Rao Routhu Srinivasa, Kondaiah Cheemaladinne, Pais Alwyn Roshan, Lee Bumshik
Department of Computer Science and Engineering, Gandhi Institute of Technology and Management, Visakhapatnam, Andhra Pradesh, 530045, India.
Department of Information and Communication Engineering, Chosun University, Gwangju, 61452, Republic of Korea.
Sci Rep. 2025 May 15;15(1):16839. doi: 10.1038/s41598-025-02009-8.
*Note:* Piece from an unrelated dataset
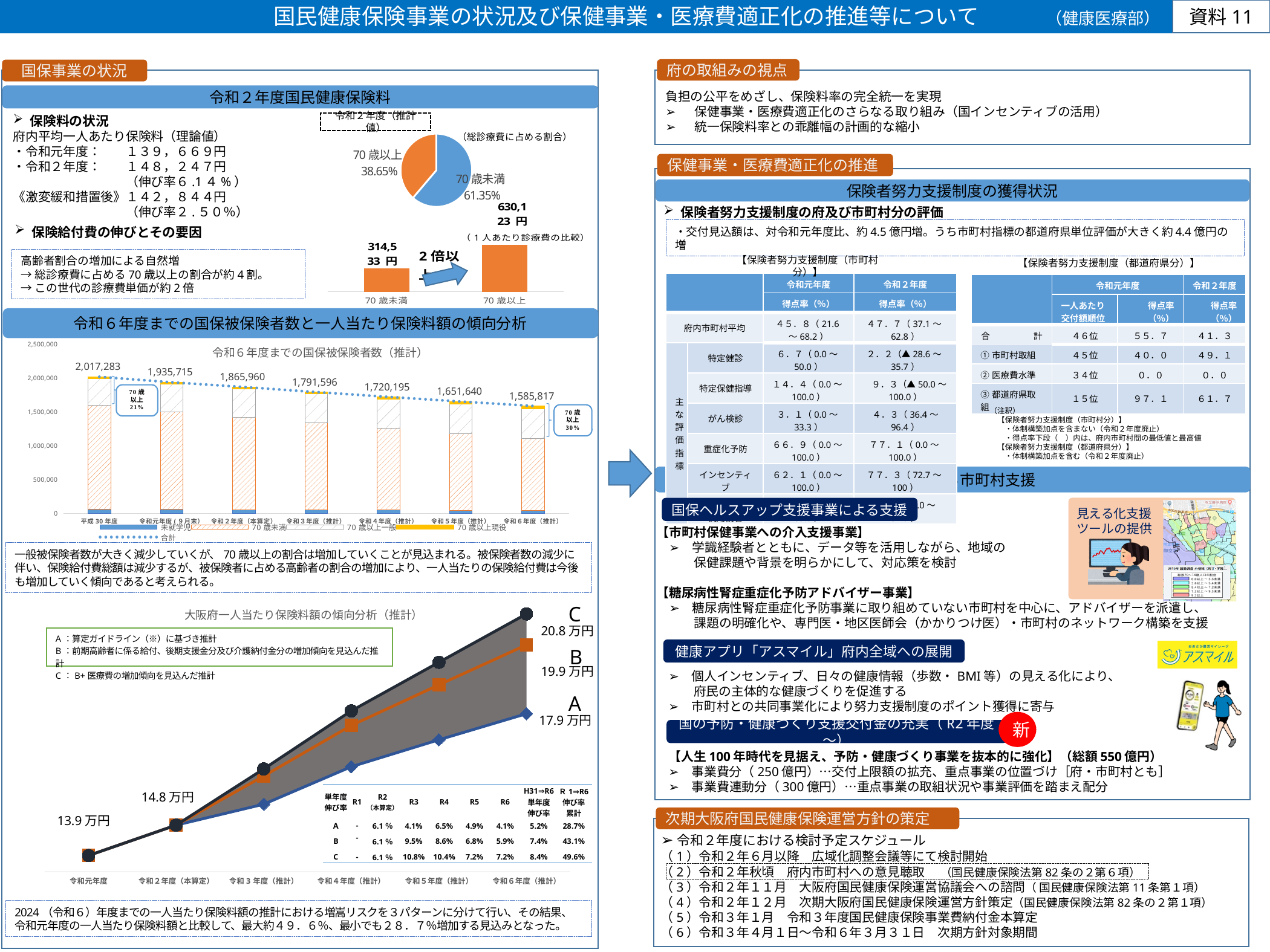
In the chart 令和6年度までの国保被保険者数（推計）, how many fiscal years are plotted on the x axis? 7 In the chart 大阪府一人当たり保険料額の傾向分析（推計）, which of the three estimates A, B or C ends highest in 令和6年度? C In the pie chart 総診療費に占める割合, what share is labelled for 70歳未満? 61.35% In the pie chart 総診療費に占める割合, what share is labelled for 70歳以上? 38.65% In the chart 令和6年度までの国保被保険者数（推計）, what is the difference between the totals for 平成30年度 and 令和元年度? 81,568 In the chart 令和6年度までの国保被保険者数（推計）, do the total values rise or fall from 平成30年度 to 令和6年度? fall In the bar chart 1人当たり診療費の比較, what is the value for 70歳未満? 314,533円 In the bar chart 1人当たり診療費の比較, what is the value for 70歳以上? 630,123円 In the pie chart 総診療費に占める割合, which slice is larger, 70歳以上 or 70歳未満? 70歳未満 In the chart 令和6年度までの国保被保険者数（推計）, what is the total labelled for 令和6年度（推計）? 1,585,817 In the chart 令和6年度までの国保被保険者数（推計）, what is the total labelled for 平成30年度? 2,017,283 In the chart 大阪府一人当たり保険料額の傾向分析（推計）, what is the value labelled for 令和元年度? 13.9万円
In today's digital age, the rapid increase in online users and massive network traffic has made ensuring security more challenging. Among the various cyber threats, phishing remains one of the most significant. Phishing is a cyberattack in which attackers steal sensitive information, such as usernames, passwords, and credit card details, through fake web pages designed to mimic legitimate websites. These attacks primarily occur via emails or websites. Several antiphishing techniques, such as blacklist-based, source code analysis, and visual similarity-based methods, have been developed to counter phishing websites. However, these methods have specific limitations, including vulnerability to zero-day attacks, susceptibility to drive-by-downloads, and high detection latency. Furthermore, many of these techniques are unsuitable for mobile devices, which face additional constraints, such as limited RAM, smaller screen sizes, and lower computational power. To address these limitations, this paper proposes a novel hybrid super learner ensemble model named Phish-Jam, a mobile application specifically designed for phishing detection on mobile devices. Phish-Jam utilizes a super learner ensemble that combines predictions from diverse Machine Learning (ML) algorithms to classify legitimate and phishing websites. By focusing on extracting features from URLs, including handcrafted features, transformer-based text embeddings, and other Deep Learning (DL) architectures, the proposed model offers several advantages: fast computation, language independence, and robustness against accidental malware downloads. From the experimental analysis, it is observed that the super learner ensemble achieved significant accuracy of 98.93%, precision of 99.15%, MCC of 97.81% and F1 Score of 99.07%.
在当今数字时代,在线用户的迅速增加和海量网络流量使得确保安全变得更具挑战性。在各种网络威胁中,网络钓鱼仍然是最严重的威胁之一。网络钓鱼是一种网络攻击,攻击者通过设计模仿合法网站的虚假网页窃取敏感信息,如用户名、密码和信用卡详细信息。这些攻击主要通过电子邮件或网站发生。已经开发了几种反网络钓鱼技术,如基于黑名单、源代码分析和基于视觉相似性的方法来对抗网络钓鱼网站。然而,这些方法有特定的局限性,包括易受零日攻击、易受驱动下载影响以及检测延迟高。此外,这些技术中的许多不适用于移动设备,移动设备面临额外的限制,如有限的随机存取存储器、较小的屏幕尺寸和较低的计算能力。为了解决这些局限性,本文提出了一种名为Phish-Jam的新型混合超级学习器集成模型,这是一款专门为移动设备上的网络钓鱼检测而设计的移动应用程序。Phish-Jam利用一个超级学习器集成,该集成结合了来自不同机器学习(ML)算法的预测,以对合法网站和网络钓鱼网站进行分类。通过专注于从统一资源定位符(URL)中提取特征,包括手工制作的特征、基于变换器的文本嵌入和其他深度学习(DL)架构,所提出的模型具有几个优点:计算速度快、语言独立性以及对意外恶意软件下载的鲁棒性。从实验分析中可以观察到,超级学习器集成实现了98.93%的显著准确率、99.15%的精确率、97.81%的马修斯相关系数(MCC)和99.07%的F1分数。